**Dataset content:**
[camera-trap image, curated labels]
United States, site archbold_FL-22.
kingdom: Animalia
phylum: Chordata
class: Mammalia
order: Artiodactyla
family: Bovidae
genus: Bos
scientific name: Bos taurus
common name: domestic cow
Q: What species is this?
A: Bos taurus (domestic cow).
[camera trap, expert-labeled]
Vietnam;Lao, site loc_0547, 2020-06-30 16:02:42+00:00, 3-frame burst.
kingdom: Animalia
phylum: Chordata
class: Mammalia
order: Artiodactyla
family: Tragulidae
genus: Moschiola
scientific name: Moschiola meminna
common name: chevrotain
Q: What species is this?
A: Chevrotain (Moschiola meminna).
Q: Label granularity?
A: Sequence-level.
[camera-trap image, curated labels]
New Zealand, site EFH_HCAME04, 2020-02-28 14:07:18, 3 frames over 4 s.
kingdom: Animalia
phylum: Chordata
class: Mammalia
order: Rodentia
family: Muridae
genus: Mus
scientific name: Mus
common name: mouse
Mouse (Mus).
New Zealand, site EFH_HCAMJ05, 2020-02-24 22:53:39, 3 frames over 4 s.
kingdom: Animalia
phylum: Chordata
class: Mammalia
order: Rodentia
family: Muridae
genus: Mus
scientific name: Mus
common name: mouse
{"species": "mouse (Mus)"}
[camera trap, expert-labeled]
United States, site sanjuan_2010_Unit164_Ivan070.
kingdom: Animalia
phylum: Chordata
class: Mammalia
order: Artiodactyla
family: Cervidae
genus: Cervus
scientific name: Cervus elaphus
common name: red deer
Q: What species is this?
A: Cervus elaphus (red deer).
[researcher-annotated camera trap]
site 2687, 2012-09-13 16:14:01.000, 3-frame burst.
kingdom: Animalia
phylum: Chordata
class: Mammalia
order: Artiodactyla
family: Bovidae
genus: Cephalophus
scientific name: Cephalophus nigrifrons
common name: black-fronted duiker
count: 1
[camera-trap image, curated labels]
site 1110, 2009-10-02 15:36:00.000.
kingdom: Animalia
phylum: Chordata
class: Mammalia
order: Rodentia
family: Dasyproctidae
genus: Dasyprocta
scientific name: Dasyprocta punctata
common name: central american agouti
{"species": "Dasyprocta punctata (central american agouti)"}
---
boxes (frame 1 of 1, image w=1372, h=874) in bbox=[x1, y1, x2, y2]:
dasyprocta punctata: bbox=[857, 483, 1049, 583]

**What is expected:**
Repeat exactly the lines of the data from the first one through the line with "genus: Cervus", both of them included.

**Task solution:**
[camera-trap image, curated labels]
United States, site archbold_FL-22.
kingdom: Animalia
phylum: Chordata
class: Mammalia
order: Artiodactyla
family: Bovidae
genus: Bos
scientific name: Bos taurus
common name: domestic cow
Q: What species is this?
A: Bos taurus (domestic cow).
[camera trap, expert-labeled]
Vietnam;Lao, site loc_0547, 2020-06-30 16:02:42+00:00, 3-frame burst.
kingdom: Animalia
phylum: Chordata
class: Mammalia
order: Artiodactyla
family: Tragulidae
genus: Moschiola
scientific name: Moschiola meminna
common name: chevrotain
Q: What species is this?
A: Chevrotain (Moschiola meminna).
Q: Label granularity?
A: Sequence-level.
[camera-trap image, curated labels]
New Zealand, site EFH_HCAME04, 2020-02-28 14:07:18, 3 frames over 4 s.
kingdom: Animalia
phylum: Chordata
class: Mammalia
order: Rodentia
family: Muridae
genus: Mus
scientific name: Mus
common name: mouse
Mouse (Mus).
New Zealand, site EFH_HCAMJ05, 2020-02-24 22:53:39, 3 frames over 4 s.
kingdom: Animalia
phylum: Chordata
class: Mammalia
order: Rodentia
family: Muridae
genus: Mus
scientific name: Mus
common name: mouse
{"species": "mouse (Mus)"}
[camera trap, expert-labeled]
United States, site sanjuan_2010_Unit164_Ivan070.
kingdom: Animalia
phylum: Chordata
class: Mammalia
order: Artiodactyla
family: Cervidae
genus: Cervus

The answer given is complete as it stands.